> [Required tasks]
A. Answer these questions from the news roundup, one per line, marking your answers (i), (ii) and (iii).
(i) How many soldiers did the car bomb in Kayseri kill?
(ii) Near which city was the military camp where the suspected suicide bombing in Yemen took place?
(iii) To whom did Mohammad Javad Zarif send his letter requesting the meeting?
B. Rewrite everything in the news roundup from "We just expect" down to "SS and Medicare?", substituting "the legislature" for "Congress".
C. Resume the news roundup on Turkey, Yemen and Iran, picking up after its final sentence.

> [Given text]
═══

We just expect that Congress will appropriate what it believes is needed, and we understand that its defense appropriation mandates the Executive to spend the money appropriated. Why can’t we do the same thing with SS and Medicare?
Turkey
Turkish bus attack: 13 off-duty soldiers killed by car bomb (BBC News) A suicide car bomb in central Turkey has killed 13 soldiers aboard a bus and wounded 56 more, officials say. The blast destroyed the bus carrying soldiers visiting a local market in the city of Kayseri. An army spokesman said civilians may also have been injured. No group has admitted carrying out the attack, but Turkish officials say it bears the hallmarks of the outlawed Kurdistan Workers Party (PKK). It comes a week after 44 people were killed in a PKK attack in Istanbul.
Yemen
Yemeni officials say a suspected suicide bombing outside a military camp near the city of Aden kills at least 23 people (Associated Press) Yemeni officials say a suspected suicide bombing outside a military camp near the city of Aden kills at least 23 people.
Iran
Iran calls for meeting of nuclear deal powers over U.S. sanctions (Reuters) Iran has requested a meeting of a commission overseeing the implementation of its 2015 nuclear deal with world powers, Iranian state media reported on Saturday, in response to what Tehran calls a U.S. violation of the agreement. Iranian Foreign Minister Mohammad Javad Zarif asked for the meeting in a letter to European Union foreign policy chief Federica Mogherini, Iran’s official news agency IRNA said. The White House said on Thursday that a bill extending U.S. sanctions against Iran for 10 years will become law without President Barack Obama’s signature, but added that it would not affect implementation of the international accord limiting Iran’s nuclear program. In response to the U.S. sanctions move, Iran ordered its scientists on Tuesday to start developing systems for nuclear-powered marine vessels.

═══

> [Extracted material]
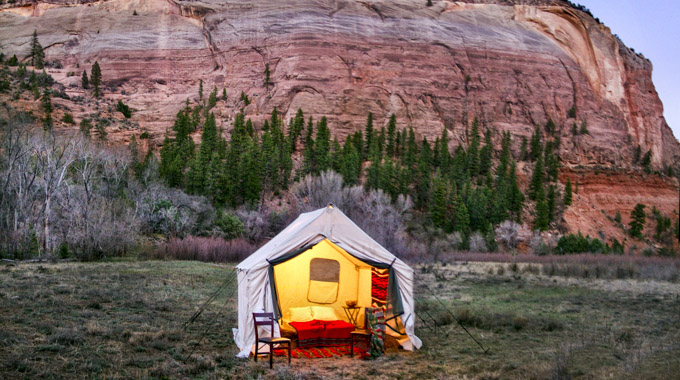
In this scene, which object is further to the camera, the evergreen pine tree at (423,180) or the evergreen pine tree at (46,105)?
the evergreen pine tree at (423,180)

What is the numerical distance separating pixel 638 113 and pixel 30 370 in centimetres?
10153

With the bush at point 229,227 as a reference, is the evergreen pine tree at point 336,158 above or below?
above

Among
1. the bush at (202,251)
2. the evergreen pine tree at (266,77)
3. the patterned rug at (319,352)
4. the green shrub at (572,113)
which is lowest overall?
the bush at (202,251)

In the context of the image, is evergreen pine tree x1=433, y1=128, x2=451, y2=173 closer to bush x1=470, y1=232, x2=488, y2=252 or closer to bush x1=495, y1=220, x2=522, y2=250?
bush x1=495, y1=220, x2=522, y2=250

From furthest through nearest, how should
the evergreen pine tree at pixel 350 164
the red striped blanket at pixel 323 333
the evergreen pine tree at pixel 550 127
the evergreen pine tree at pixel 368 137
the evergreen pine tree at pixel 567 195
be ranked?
the evergreen pine tree at pixel 550 127 → the evergreen pine tree at pixel 567 195 → the evergreen pine tree at pixel 368 137 → the evergreen pine tree at pixel 350 164 → the red striped blanket at pixel 323 333

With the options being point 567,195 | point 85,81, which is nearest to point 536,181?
point 567,195

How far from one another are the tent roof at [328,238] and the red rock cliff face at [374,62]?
62495 mm

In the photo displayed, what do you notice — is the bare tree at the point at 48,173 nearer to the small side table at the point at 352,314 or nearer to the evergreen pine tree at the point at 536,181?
the small side table at the point at 352,314

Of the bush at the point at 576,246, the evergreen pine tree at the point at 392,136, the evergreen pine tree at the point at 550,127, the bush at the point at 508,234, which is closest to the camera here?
the bush at the point at 576,246

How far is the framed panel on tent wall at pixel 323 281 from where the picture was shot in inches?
536

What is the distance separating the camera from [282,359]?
10.8 m

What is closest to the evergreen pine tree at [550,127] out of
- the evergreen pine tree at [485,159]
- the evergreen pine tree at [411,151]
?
the evergreen pine tree at [485,159]

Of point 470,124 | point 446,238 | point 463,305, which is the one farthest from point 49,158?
point 470,124

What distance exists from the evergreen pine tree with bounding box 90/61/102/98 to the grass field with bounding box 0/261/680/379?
62.4 metres
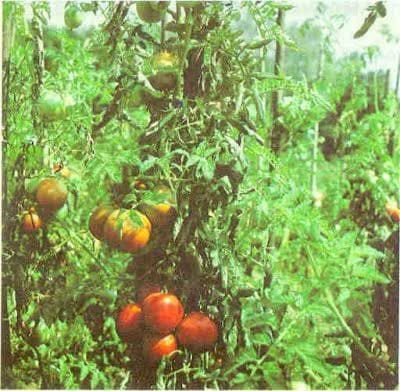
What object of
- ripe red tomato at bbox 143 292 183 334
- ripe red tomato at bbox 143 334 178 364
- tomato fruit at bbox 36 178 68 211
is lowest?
ripe red tomato at bbox 143 334 178 364

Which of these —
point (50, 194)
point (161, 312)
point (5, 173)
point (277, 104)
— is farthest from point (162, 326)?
point (277, 104)

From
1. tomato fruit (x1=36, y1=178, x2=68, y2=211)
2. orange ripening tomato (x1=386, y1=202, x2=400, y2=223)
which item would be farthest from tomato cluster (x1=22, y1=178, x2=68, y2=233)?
orange ripening tomato (x1=386, y1=202, x2=400, y2=223)

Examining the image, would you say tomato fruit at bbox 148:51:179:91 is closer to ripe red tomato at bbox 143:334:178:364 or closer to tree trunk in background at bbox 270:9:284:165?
tree trunk in background at bbox 270:9:284:165

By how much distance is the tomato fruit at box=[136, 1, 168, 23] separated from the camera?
119 centimetres

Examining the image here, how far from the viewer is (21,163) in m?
1.48

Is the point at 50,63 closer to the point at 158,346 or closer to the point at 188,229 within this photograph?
the point at 188,229

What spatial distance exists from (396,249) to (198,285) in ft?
1.76

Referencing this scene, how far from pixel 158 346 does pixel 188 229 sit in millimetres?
237

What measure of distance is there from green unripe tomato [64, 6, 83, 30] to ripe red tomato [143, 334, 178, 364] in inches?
27.1

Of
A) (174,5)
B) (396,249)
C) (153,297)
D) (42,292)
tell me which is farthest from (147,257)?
(396,249)

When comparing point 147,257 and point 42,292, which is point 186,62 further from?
point 42,292

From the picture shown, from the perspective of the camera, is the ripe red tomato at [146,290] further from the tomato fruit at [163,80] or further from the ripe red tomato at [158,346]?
the tomato fruit at [163,80]

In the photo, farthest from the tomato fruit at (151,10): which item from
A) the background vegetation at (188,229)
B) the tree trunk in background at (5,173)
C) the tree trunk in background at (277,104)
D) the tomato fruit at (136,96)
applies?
the tree trunk in background at (5,173)

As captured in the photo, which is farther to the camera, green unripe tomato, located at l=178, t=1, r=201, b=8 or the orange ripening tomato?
the orange ripening tomato
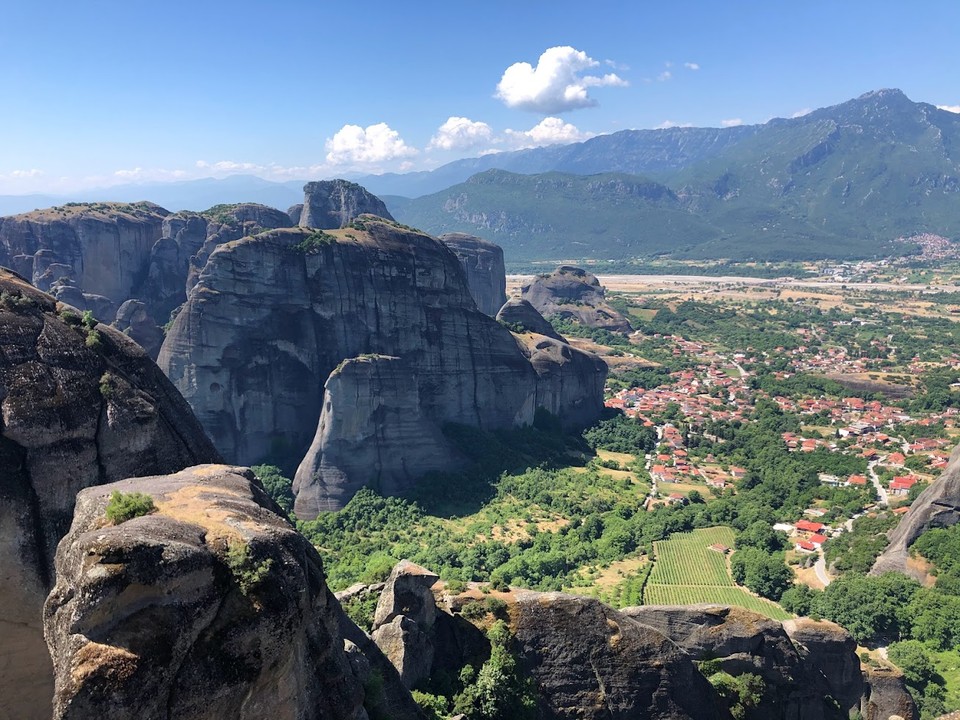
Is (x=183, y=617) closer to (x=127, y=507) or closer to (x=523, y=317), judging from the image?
(x=127, y=507)

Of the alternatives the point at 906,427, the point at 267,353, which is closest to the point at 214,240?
the point at 267,353

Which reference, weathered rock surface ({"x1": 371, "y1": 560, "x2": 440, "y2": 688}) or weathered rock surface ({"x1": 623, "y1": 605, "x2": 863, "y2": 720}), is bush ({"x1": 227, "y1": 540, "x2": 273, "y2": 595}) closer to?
weathered rock surface ({"x1": 371, "y1": 560, "x2": 440, "y2": 688})

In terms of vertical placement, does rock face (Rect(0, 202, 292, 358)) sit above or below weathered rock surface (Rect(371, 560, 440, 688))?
above

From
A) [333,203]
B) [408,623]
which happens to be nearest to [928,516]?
[408,623]

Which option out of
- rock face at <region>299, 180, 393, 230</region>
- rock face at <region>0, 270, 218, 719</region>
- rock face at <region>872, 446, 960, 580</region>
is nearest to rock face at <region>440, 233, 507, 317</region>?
rock face at <region>299, 180, 393, 230</region>

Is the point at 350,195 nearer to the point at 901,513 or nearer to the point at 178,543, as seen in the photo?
the point at 901,513
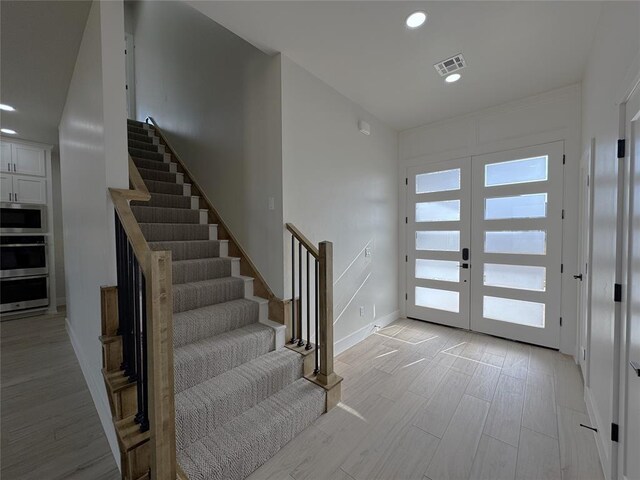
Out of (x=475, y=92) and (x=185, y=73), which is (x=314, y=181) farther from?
(x=185, y=73)

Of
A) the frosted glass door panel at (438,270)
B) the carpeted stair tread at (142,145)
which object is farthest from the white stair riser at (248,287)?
the carpeted stair tread at (142,145)

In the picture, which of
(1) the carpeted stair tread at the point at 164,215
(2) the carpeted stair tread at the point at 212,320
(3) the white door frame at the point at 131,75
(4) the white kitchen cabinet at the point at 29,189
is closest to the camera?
(2) the carpeted stair tread at the point at 212,320

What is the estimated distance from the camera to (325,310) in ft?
7.27

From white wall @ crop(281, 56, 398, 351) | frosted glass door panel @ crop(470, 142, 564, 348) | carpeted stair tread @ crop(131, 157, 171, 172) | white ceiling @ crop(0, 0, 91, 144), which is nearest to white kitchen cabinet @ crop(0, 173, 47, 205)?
white ceiling @ crop(0, 0, 91, 144)

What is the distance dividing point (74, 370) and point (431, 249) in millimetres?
4390

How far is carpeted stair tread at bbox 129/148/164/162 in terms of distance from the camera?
13.4 feet

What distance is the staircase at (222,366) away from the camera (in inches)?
64.4

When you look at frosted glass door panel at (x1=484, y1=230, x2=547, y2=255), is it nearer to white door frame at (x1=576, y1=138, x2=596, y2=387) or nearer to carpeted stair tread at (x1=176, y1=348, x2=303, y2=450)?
white door frame at (x1=576, y1=138, x2=596, y2=387)

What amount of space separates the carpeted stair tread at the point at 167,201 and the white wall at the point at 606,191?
396 cm

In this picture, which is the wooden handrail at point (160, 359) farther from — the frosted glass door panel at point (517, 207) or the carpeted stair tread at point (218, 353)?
the frosted glass door panel at point (517, 207)

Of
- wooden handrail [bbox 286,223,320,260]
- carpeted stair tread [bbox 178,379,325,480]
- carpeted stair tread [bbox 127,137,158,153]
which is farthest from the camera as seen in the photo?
carpeted stair tread [bbox 127,137,158,153]

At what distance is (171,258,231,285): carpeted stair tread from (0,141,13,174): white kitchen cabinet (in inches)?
154

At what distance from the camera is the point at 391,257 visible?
13.7 ft

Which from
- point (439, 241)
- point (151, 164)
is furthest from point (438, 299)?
point (151, 164)
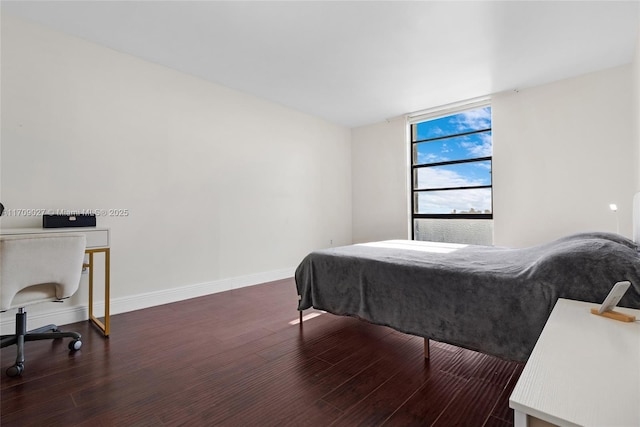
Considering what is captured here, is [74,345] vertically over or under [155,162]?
under

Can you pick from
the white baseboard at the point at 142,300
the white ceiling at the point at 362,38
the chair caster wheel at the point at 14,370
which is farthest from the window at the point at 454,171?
the chair caster wheel at the point at 14,370

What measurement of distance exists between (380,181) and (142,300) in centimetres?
387

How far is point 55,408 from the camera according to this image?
1.50 m

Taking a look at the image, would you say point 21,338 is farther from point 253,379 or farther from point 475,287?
point 475,287

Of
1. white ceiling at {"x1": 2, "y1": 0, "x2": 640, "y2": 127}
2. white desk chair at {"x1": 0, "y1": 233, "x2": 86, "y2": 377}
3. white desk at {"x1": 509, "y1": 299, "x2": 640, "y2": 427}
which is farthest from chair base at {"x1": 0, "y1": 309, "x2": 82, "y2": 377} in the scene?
white desk at {"x1": 509, "y1": 299, "x2": 640, "y2": 427}

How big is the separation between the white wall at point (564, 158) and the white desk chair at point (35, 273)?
4451mm

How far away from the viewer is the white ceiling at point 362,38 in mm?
2301

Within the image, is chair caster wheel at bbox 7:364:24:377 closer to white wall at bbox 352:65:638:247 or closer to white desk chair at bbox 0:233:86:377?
white desk chair at bbox 0:233:86:377

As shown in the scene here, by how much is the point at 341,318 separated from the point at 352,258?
731 mm

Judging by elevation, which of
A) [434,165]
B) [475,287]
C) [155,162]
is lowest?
[475,287]

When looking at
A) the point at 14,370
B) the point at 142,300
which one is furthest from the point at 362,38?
the point at 14,370

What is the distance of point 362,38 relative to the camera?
268cm

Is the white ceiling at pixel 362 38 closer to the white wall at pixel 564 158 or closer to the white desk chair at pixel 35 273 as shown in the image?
the white wall at pixel 564 158

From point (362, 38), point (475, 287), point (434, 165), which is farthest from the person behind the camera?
point (434, 165)
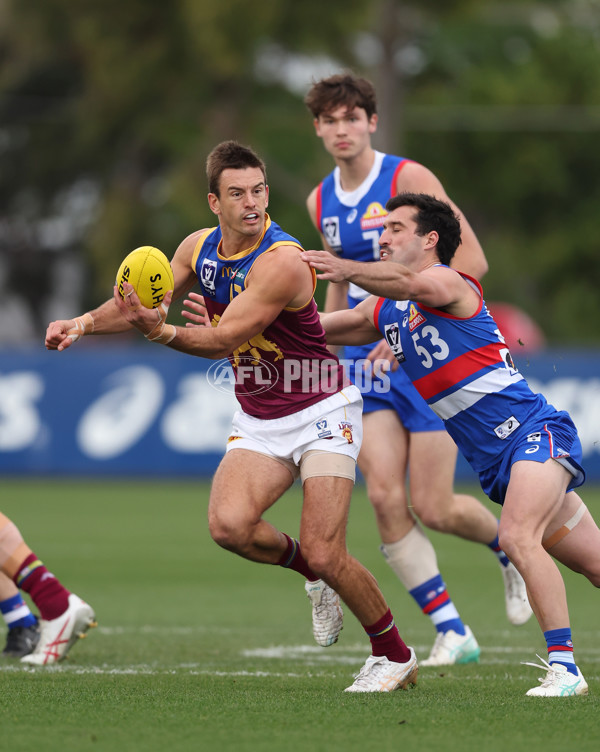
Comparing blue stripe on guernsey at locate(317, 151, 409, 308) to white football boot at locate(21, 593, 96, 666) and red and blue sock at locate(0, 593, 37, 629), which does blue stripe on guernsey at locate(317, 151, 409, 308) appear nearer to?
white football boot at locate(21, 593, 96, 666)

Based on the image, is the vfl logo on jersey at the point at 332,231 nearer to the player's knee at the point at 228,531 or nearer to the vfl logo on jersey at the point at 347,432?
the vfl logo on jersey at the point at 347,432

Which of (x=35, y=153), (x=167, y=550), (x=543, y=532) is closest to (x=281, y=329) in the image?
(x=543, y=532)

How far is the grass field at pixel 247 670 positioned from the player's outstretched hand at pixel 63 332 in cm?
155

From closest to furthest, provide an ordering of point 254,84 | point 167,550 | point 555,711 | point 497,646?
point 555,711 → point 497,646 → point 167,550 → point 254,84

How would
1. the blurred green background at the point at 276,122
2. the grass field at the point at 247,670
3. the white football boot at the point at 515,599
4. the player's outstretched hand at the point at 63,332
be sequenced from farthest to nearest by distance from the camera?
the blurred green background at the point at 276,122, the white football boot at the point at 515,599, the player's outstretched hand at the point at 63,332, the grass field at the point at 247,670

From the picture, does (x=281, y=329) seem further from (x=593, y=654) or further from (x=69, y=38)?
(x=69, y=38)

═══

> [Task answers]
A.
(i) 13
(ii) Aden
(iii) Federica Mogherini, the European Union foreign policy chief

B.
We just expect that the legislature will appropriate what it believes is needed, and we understand that its defense appropriation mandates the Executive to spend the money appropriated. Why can’t we do the same thing with SS and Medicare?

C.
Japan
Putin claims return of islets’ sovereignty unwritten in 1956 pact: Abe (The Mainichi) Prime Minister Shinzo Abe said Saturday that Russian President Vladimir Putin has claimed transferring to the Soviet Union the sovereignty of islets at the center of a territorial dispute is “not written” in an agreement struck between Japan and the Soviet Union. (Econintersect: Menaing it was understood but not stated?) Abe said in an interview with Japanese broadcaster Nippon Television after a two-day summit with Putin this week that the Russian president made the claim about the return of sovereignty being unwritten in the 1956 Japan-Soviet Joint Declaration. The comment is believed to have been made at the summit which was held in Japan on Thursday and Friday. The two leaders failed to narrow their differences over sovereignty of the isles during their talks. The declaration says Russia will hand over Shikotan and the Habomai group, two of four disputed islands controlled by Moscow but claimed by Tokyo, after conclusion of a post-World War II peace treaty with Japan. But the long-standing territorial row has prevented the two countries from sealing a peace pact. Japan claims the four islands were illegally seized by the Soviet Union after its surrender in the war in August 1945. Russia maintains the Soviet Union took the islands legitimately as a prize of war.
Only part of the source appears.